Эти бантики дразнили, приманивали, бередили Пашкину душу. Мысли же свои он носил только в себе, поделиться было не с кем. Со своими сестрёнками он дружил, но не доверять же свои тайные мысли сестрёнкам или друзьям! Он понимал, что всё станет известно сразу же всей школе.
Зойку он подкарауливал на улице, ходил сзади, когда она, весело щебеча, шла куда-нибудь с подружками; делал независимый вид, как будто оказался он вблизи совершенно случайно.
А ещё Павел побаивался Зойкиного отца, приёмщика рыбы, который выглядел крупным мужиком ходившим всегда с портфелем и носившим, единственный в деревне, круглые очки, делавшие его глаза какими-то большими и строгими. Ираклий Иннокентьевич, как все его уважительно называли, держался особняком, свысока глядел на деревенских мужиков, не далеко ушагавших в постижении грамоты. Он умел быстро считать в уме, но всегда пользовался большими деревянными счётами, считая, что так он выглядит намного солиднее. Он смотрел на клиента, сдававшего рыбу, наклонив вниз голову, из-под очков, пронизывая своим взглядом насквозь. Поэтому сдаваемая рыба всегда оказывалась низкого сорта и весила почему-то меньше, чем предполагал тот или иной рыбак. Ему верили и получали деньги только за то, что насчитал приёмщик. Выходя на улицу, мужики ворчали, сами пытались подсчитывать свой улов, но подсчитывать было уже нечего: первосортная рыба лежала на складе, дожидаясь, когда придёт за ней судно и, создавая излишки, которые учёту и контролю не подлежали, а уходили в неизвестном направлении. Направление, вообще-то, было известно, но об этом как-то среди рыбаков очень не распространялись, ведь когда-то снова придётся идти на склад к Ираклию Иннокентьевичу и трепетно ожидать, чтобы при приёмке сорт рыбы оказался выше.

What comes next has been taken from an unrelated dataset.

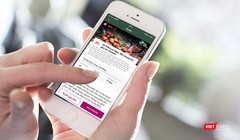 Người dùng truy cập vào ứng dụng để đặt mua và siêu thị sẽ trực tiếp giao vải tới nhà.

Ираклий Иннокентьевич сам рыбу не ловил, считая, что это занятие ниже его достоинства, но и без рыбы не жил, имея возможность накормить семью и угостить гостей со своего склада, сильно не утруждаясь и не рискуя своей жизнью среди волн холодного Белого моря. Рыбаки знали эту его особенность, но закрывали на это глаза. На складе количество рыбы всегда соответствовало документам, а откуда она появлялась на столе, над этой проблемой никто не задумывался. А если кто-нибудь и задумывался, то доказать ничего не мог и не хотел лезть на скандал.

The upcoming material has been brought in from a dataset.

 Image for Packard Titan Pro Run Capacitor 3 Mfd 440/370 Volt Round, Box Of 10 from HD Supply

Вот этот человек и был Зойкиным отцом. Не боялась его только Зойка. Павел ребёнок не робкого десятка, но куда ему тягаться со взрослым мужчиной, которого боялись и почитали все соседи!
Завидев Зойкиного отца, Пашка скрывался, оставляя свою жертву на некоторое время одну. Как подступиться к Зойке, он не знал и что ей сказать или говорить, он тоже не знал. Пашка знал твёрдо только то, что Зойка ему нравится и уступать её кому-либо он не желал.
Однажды Зойка оказалась рядом с ним в кино. То ли распорядилась так судьба, то ли это была причуда кассира, но Пашка, сев на своё место, увидел рядом с собой Зойку, которая весело щебетала с одноклассницами и другими знакомыми девчонками, не обращая на Пашку никакого внимания.